A equipe econômica do governo negocia com FMI (Fundo Monetário Internacional) e detentores de títulos privados em busca de um acordo para redução da dívida antes dos vencimentos relativamente grandes previstos para o segundo trimestre deste ano.

Na quinta-feira (2), Fernández afirmou que um pacto social firmado pelo governo com empresários e sindicalistas envia uma “mensagem contundente” aos credores de que a economia do país deve ser reativada para que o país possa pagar sua dívida.

“A Argentina deve crescer primeiro e depois cumprir suas obrigações”, afirmou Fernández em entrevista à Rádio 10. “Essa foi uma mensagem muito contundente para o Fundo e para os credores.”

Há duas semanas, o governo garantiu o apoio de empresários e sindicatos ao “Compromisso Argentino pelo Desenvolvimento e à Solidariedade”, uma declaração de intenção de remover a Argentina da recessão e da alta inflação.

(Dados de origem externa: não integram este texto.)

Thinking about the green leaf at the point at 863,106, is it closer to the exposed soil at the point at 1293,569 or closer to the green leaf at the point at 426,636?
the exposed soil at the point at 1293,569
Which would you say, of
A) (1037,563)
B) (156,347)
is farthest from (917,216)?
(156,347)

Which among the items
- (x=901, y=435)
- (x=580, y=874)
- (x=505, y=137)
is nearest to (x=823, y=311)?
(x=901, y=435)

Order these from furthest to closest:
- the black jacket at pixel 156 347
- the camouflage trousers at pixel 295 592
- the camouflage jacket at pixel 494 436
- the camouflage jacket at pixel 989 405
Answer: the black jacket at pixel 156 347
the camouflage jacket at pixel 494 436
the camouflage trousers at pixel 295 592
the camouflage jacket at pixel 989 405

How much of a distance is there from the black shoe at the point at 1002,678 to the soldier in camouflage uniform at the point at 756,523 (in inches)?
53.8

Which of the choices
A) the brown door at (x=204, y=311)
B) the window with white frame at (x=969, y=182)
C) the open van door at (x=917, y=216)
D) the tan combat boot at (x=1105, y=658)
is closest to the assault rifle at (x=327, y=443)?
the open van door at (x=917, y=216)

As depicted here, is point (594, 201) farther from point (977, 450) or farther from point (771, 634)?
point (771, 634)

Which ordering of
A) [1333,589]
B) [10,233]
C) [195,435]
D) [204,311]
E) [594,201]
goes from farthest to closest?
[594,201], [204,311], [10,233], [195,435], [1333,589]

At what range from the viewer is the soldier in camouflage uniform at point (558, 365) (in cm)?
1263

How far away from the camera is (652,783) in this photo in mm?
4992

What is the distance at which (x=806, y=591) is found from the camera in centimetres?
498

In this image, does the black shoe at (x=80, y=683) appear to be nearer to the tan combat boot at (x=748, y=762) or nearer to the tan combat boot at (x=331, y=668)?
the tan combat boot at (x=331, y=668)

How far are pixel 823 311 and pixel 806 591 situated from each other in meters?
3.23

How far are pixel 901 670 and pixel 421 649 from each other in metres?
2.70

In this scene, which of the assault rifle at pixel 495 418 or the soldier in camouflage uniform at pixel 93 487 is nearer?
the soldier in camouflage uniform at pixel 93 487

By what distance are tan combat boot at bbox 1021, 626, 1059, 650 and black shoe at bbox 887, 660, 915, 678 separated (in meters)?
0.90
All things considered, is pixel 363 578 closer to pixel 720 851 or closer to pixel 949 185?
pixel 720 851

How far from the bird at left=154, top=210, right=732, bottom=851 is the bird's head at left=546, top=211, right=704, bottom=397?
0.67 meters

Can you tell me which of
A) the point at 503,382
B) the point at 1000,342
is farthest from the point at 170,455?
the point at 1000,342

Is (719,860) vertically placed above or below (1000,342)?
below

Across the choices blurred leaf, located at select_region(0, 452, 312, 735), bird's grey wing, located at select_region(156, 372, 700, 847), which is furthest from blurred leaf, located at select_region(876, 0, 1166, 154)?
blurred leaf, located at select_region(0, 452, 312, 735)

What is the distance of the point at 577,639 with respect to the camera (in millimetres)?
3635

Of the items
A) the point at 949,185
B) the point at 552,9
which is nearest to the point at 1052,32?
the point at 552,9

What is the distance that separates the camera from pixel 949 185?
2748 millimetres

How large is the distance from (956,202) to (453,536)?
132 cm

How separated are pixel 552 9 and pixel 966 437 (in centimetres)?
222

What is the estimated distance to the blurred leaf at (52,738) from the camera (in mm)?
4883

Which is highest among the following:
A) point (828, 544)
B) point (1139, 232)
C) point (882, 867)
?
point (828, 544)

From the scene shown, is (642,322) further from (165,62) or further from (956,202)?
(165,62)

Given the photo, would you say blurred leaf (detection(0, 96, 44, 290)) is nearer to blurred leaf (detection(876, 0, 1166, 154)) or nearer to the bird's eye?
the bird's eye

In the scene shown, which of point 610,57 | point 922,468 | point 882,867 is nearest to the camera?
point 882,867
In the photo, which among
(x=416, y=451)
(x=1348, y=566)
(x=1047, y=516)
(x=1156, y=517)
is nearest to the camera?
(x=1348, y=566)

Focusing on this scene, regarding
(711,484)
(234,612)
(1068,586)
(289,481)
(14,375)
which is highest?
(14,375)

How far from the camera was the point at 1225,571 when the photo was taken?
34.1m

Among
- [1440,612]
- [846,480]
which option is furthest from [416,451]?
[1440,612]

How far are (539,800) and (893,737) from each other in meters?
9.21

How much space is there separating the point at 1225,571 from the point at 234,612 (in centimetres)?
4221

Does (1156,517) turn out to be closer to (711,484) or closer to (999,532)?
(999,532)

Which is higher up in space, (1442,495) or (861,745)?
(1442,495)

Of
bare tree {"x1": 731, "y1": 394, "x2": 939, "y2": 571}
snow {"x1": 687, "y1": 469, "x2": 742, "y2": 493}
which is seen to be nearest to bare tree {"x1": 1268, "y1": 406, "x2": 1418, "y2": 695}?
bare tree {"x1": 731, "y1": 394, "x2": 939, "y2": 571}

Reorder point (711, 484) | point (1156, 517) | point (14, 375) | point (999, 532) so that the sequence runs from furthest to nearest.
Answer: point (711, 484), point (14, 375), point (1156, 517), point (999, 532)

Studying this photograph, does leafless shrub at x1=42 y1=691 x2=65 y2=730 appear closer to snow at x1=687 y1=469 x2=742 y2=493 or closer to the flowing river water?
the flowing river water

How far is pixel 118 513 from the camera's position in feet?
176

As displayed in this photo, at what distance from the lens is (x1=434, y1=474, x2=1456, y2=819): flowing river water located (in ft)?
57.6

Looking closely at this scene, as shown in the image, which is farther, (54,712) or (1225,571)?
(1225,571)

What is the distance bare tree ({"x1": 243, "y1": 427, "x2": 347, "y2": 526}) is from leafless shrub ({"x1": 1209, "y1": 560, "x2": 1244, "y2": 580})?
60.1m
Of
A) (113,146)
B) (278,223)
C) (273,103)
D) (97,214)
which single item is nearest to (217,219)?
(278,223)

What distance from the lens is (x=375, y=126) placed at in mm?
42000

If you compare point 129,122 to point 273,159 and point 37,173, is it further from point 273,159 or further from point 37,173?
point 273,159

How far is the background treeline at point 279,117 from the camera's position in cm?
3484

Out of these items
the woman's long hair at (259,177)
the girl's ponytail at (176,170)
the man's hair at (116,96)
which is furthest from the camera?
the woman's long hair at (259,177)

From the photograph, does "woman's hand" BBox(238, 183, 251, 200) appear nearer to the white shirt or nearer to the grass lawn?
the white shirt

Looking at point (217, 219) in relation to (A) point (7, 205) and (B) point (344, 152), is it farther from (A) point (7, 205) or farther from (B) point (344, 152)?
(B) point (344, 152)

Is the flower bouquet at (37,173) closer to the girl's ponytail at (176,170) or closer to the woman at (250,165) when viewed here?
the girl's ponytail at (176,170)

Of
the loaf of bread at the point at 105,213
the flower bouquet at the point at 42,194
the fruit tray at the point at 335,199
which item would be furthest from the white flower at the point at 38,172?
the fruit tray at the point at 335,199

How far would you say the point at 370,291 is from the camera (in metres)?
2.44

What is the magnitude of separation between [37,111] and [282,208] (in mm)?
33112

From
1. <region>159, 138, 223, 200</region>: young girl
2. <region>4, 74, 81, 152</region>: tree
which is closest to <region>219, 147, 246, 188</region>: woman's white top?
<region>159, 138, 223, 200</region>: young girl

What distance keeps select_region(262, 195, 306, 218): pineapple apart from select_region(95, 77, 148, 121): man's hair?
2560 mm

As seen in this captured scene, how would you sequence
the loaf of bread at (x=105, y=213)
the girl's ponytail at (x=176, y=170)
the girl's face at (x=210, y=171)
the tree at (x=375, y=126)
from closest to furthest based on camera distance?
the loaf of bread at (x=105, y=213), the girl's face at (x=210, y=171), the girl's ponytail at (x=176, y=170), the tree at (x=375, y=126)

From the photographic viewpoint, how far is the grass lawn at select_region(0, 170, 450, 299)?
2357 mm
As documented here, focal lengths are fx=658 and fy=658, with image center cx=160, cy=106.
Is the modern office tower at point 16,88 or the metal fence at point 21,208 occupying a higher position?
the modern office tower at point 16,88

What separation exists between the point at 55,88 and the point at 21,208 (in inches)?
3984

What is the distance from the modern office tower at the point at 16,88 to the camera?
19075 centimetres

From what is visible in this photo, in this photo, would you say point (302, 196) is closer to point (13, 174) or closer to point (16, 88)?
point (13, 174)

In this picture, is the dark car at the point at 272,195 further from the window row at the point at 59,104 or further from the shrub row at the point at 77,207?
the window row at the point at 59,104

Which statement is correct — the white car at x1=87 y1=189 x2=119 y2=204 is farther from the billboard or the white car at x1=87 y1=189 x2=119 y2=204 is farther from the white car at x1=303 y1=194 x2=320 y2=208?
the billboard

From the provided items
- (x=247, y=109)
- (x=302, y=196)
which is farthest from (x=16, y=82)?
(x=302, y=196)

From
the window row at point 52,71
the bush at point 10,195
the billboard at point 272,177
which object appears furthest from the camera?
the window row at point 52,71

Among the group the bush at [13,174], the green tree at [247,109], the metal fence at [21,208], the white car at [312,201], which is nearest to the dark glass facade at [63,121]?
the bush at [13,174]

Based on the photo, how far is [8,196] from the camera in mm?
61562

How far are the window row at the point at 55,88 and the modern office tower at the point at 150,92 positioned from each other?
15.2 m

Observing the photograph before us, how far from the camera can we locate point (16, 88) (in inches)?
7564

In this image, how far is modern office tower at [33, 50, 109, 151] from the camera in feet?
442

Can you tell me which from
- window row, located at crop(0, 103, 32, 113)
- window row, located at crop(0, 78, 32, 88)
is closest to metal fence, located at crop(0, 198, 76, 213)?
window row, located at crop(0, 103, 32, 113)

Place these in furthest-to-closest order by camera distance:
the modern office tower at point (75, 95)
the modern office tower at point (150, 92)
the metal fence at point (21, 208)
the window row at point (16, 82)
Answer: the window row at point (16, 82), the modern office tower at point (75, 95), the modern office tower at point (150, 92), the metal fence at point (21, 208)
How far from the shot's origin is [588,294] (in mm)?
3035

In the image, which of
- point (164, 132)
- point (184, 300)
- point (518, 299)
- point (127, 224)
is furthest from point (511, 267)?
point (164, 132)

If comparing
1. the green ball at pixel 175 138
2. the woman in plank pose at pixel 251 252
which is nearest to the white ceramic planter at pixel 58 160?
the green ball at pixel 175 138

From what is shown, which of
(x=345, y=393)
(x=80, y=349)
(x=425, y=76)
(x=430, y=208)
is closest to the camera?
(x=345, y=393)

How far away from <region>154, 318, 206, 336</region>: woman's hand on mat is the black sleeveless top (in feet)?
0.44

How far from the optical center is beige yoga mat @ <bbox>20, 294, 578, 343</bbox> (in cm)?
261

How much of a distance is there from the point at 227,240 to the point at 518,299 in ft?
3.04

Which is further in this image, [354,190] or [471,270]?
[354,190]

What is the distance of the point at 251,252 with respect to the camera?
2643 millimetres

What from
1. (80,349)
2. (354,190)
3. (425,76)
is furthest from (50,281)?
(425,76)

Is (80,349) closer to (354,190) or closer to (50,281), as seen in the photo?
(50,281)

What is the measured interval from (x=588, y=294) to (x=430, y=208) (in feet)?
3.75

O documento diz que a vontade de pagar requer condições compatíveis com a atenção da dívida social e o crescimento da economia. “Sem isso, seria impossível cumprir as obrigações assumidas pelo país”.

O FMI tem dito que compartilha os objetivos de Fernández, mas precisa conhecer seus planos econômicos antes de discutir uma reestruturação da dívida.

Na entrevista à Rádio 10, o presidente disse esperar a chegada de uma missão do FMI à Argentina, embora não tenha indicado uma data precisa.

Enquanto negocia com os credores, o ministro da Economia, Martín Guzmán, honrou os pagamentos de títulos internacionais que expiraram no final de dezembro.

No entanto, também adiou vencimentos locais que já haviam sido adiados pelo governo do ex-presidente Mauricio Macri.